There were 194 households, of which 36.1% had children under the age of 18 living with them, 56.2% were married couples living together, 12.4% had a female householder with no husband present, 6.2% had a male householder with no wife present, and 25.3% were non-families. 18.6% of all households were made up of individuals, and 5.1% had someone living alone who was 65 years of age or older. The average household size was 2.58 and the average family size was 2.95.

The median age in the village was 39.4 years. 22.7% of residents were under the age of 18; 7.2% were between the ages of 18 and 24; 26.2% were from 25 to 44; 33.9% were from 45 to 64; and 9.9% were 65 years of age or older. The gender makeup of the village was 51.6% male and 48.4% female.

===2000 census===
As of the census of 2000, there were 520 people, 177 households, and 143 families living in the village. The population density was 264.8 PD/sqmi. There were 184 housing units at an average density of 93.7 /sqmi. The racial makeup of the village was 97.50% White, 1.15% African American, 0.19% Asian, 0.58% Pacific Islander, 0.19% from other races, and 0.38% from two or more races. Hispanic or Latino of any race were 2.50% of the population.

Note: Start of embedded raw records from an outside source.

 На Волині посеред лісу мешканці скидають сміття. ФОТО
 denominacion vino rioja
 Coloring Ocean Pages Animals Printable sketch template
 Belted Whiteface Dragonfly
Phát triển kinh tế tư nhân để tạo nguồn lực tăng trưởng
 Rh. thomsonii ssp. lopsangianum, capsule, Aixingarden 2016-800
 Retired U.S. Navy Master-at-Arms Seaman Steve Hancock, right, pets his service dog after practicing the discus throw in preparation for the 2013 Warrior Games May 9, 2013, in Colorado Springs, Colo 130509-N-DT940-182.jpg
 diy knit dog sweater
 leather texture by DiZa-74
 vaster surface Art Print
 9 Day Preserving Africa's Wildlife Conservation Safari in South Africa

There were 177 households, out of which 40.7% had children under the age of 18 living with them, 65.0% were married couples living together, 11.9% had a female householder with no husband present, and 19.2% were non-families. 15.8% of all households were made up of individuals, and 5.1% had someone living alone who was 65 years of age or older. The average household size was 2.81 and the average family size was 3.15.

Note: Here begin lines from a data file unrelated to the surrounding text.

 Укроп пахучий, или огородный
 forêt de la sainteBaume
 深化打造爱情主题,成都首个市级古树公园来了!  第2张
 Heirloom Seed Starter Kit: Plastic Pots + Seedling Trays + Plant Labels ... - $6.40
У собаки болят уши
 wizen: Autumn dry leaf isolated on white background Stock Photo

In the village, the population was spread out, with 28.5% under the age of 18, 6.7% from 18 to 24, 29.6% from 25 to 44, 24.2% from 45 to 64, and 11.0% who were 65 years of age or older. The median age was 36 years. For every 100 females there were 103.1 males. For every 100 females age 18 and over, there were 97.9 males.

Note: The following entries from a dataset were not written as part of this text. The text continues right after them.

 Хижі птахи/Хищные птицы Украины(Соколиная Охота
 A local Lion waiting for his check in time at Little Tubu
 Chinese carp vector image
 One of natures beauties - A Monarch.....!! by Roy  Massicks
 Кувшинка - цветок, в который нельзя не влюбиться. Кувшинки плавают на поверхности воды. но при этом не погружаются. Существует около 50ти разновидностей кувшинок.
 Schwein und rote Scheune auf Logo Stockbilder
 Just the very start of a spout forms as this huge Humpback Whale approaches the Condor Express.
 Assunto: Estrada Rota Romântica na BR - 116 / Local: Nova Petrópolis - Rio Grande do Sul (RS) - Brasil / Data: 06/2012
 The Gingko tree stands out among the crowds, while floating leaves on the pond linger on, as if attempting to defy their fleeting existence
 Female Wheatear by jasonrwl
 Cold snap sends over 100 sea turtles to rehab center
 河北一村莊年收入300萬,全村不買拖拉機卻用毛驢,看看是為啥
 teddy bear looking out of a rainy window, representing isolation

The median income for a household in the village was $45,833, and the median income for a family was $55,000. Males had a median income of $35,893 versus $25,481 for females. The per capita income for the village was $16,932. About 6.8% of families and 8.0% of the population were below the poverty line, including 15.8% of those under age 18 and none of those age 65 or over.